(Passage shown)
══════════════════════════════

He discovered that he could knead that dough milled as fine as possible with water and he could roast the disk-shaped dough on red-hot stones.
Those who first did so, paved the way to the conquest of bread, flat breads, pizzas and later on of lasagne and spaghetti. From a defenceless nomad, man grew into a hunter and a fisherman and afterwards he domesticated some animals since there was a kind of agreement of mutual support and with their help man became also a shephard...
What we can say is that bread, buns and so on are all together at the very root of our civilization. The flat breads of dough rosted on the stones, were later baked also in an easier way...
The following great step was the discovery of the leavening principle, then the first oven was invented. This happened about 6.000 years ago, in Egypt.
In the whole area of the near East, also called the fertile half-moon, from Nile to Euphrates, history had walked faster than in the surrounding lands. There had been someone who had noticed that the dough, for what was generically know as bread, was sometimes haunted by some misterious forces which made it swell and then deflate.
Someone considered the dough as impure and trew it away, some others, on the contrary, thought of taking advantage of the phenomenon : everything depended on the different religious beliefs.
Jews, for example, were among the most severe and always rejected the leavened bread. In fact, it wasn' t admitted to their rites (even today, in the Catholic Mass, they use, instead of bread, unleavened host).
Egyptians learnt, thus, to use that dough, to cook it and to keep a little piece so as to transmit the same rising force to other dough. Egyptians invented an oven, about which, the only certain information is that it was made in the shape of a cone.

══════════════════════════════

(Information shown)
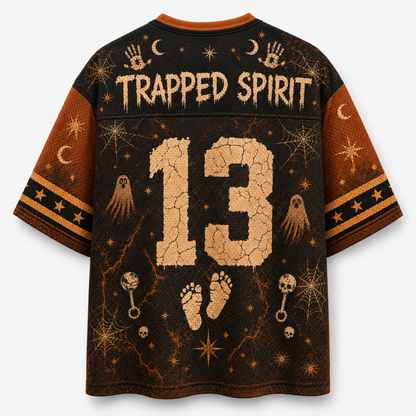 A short-sleeve graphic T-shirt shown from the back, featuring a dark brown and black Halloween-themed design with the words 'TRAPPED SPIRIT,' a large cracked beige number 13, ghosts, stars, moons, footprints, and spiderwebs. The shirt is photographed on a plain light background.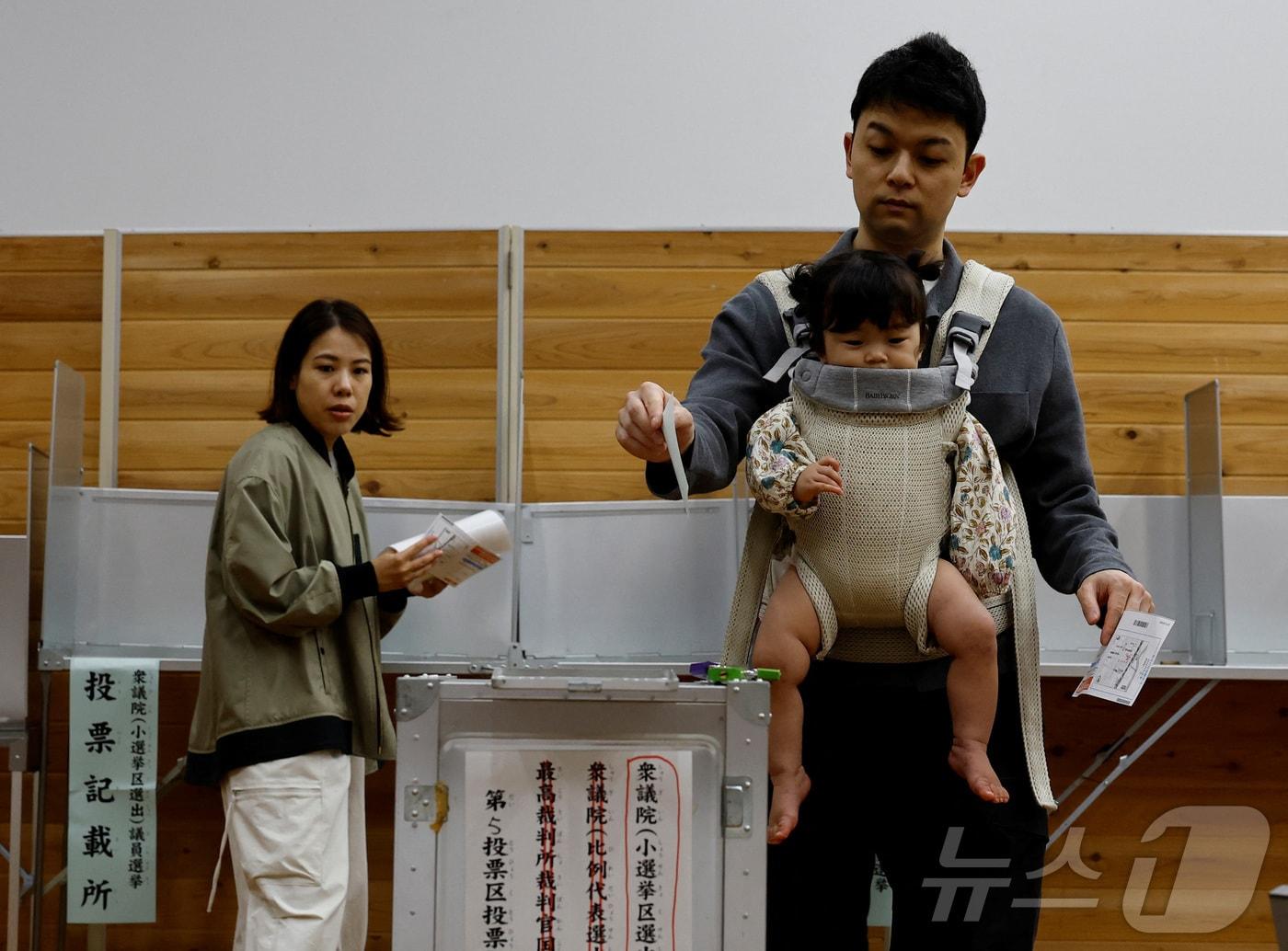 본문 이미지 -  일본 도쿄의 한 투표소에서 한 남성이 아기띠를 메고 제50회 중의원 선거 투표에 참여하고 있다. 2024.10.27/ ⓒ 로이터=뉴스1 ⓒ News1 권진영 기자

══════════════════════════════

(What you need to do)
• a. Could you rewrite the passage on the history of bread from "Jews, for example, were" to "shape of a cone.", with "dome" in place of "cone"?
• b. Can you continue the passage on the history of bread, picking up right after its last sentence?

(Answers to each task)
• a.
Jews, for example, were among the most severe and always rejected the leavened bread. In fact, it wasn' t admitted to their rites (even today, in the Catholic Mass, they use, instead of bread, unleavened host).
Egyptians learnt, thus, to use that dough, to cook it and to keep a little piece so as to transmit the same rising force to other dough. Egyptians invented an oven, about which, the only certain information is that it was made in the shape of a dome.

• b.
The fire was put inside, outside they literally sticked the little loafs : when they fell down, it meant that they were cooked on one side, so they were sticked again on the other side so as to finish the baking. Only later someone had the idea to divide the oven into two parts, in order to put the fire below and over, to be cooked, the buns of dough and water already risen. This food had, in those times, a unique religiuos character; the point is that, certainly, there were some breads with ritual shapes, thousands of years ago, which were offered to the various gods in different occasions.......
We can still find some of them used in the different Italian regions as well as in other places around the world, even if their original votive meanings have been lost by the way. Among these types of breads, there also were those enriched with olives, fried scraps of pork fat, the forefathers of today's buns and rustic cakes; there also were some enriched with honey, raisin, pine-seeds, candied fruits, which have turned into the various panettoni, fruitcakes, sweetcakes and so on, of the different traditions......
Anyhow even some references of a linguistic character about the primitive flat breads which followed the Italian life from Roman times to Middleages and further, can be found at the very exciting passage of the year One Thousand, when many people were waiting for the End of the World.....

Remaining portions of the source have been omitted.